Synthetic Data Generation

The sdg/ directory contains synthetic-data generation workflows used to teach Old Assyrian fundamentals and broaden training coverage. It complements source extraction from prompt-system and feeds the final data assembly in extraction-and-preparation-pipeline.

Workflows

  • grammar_transform.py: generates grammar transformations from seed examples and grammar/context resources.
  • generate_cad_drills.py: generates deliberate-practice examples from CAD/eSAD senses, examples, and a generation plan.
  • fill_engine.py: produces deterministic slot-filled examples from JSON templates without requiring an API call.

Template System

Template files under sdg/templates/ cover:

  • debts and loans;
  • legal and seal formulas;
  • letter openings and correspondence patterns;
  • accounting, memoranda, and trade examples.

The template engine draws from slot pools in template_pools.py, including names, commodities, amounts, places, months, eponyms, deadlines, penalties, occupations, kinship terms, and containers.
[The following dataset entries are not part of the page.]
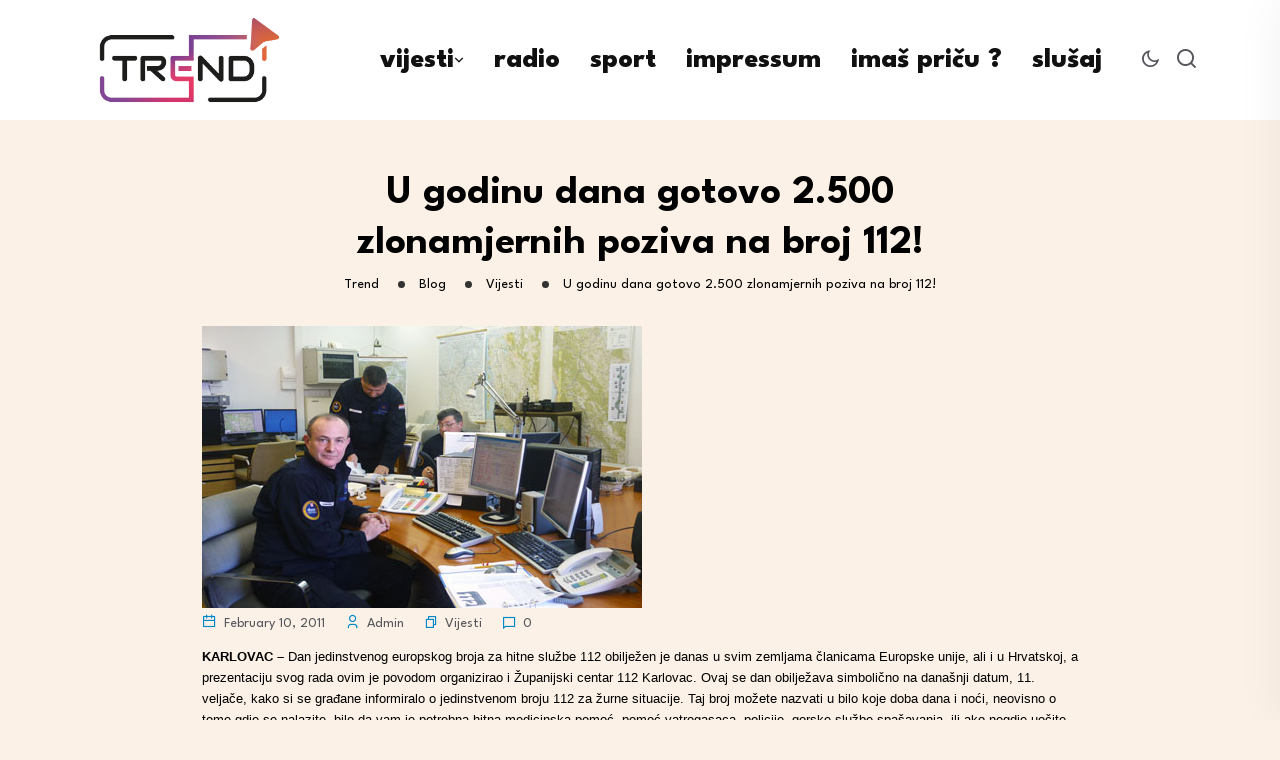

--- FILE ---
content_type: text/html; charset=UTF-8
request_url: https://trend.com.hr/wp-admin/admin-ajax.php
body_size: -273
content:
{"post_id":217,"counted":false,"storage":[],"type":"post"}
Constraint helpers live in template_constraints.py.

Demo Value

This section is useful in the public brain because it shows the solution was not only model training. It combined:

  • mined scholarly data;
  • LLM-assisted extraction;
  • LLM-assisted transformations;
  • deterministic template generation;
  • source-specific normalization in normalization.

Provider-specific endpoint details in SDG config files should stay out of public prose. The reusable point is the data-generation architecture, not the API vendor.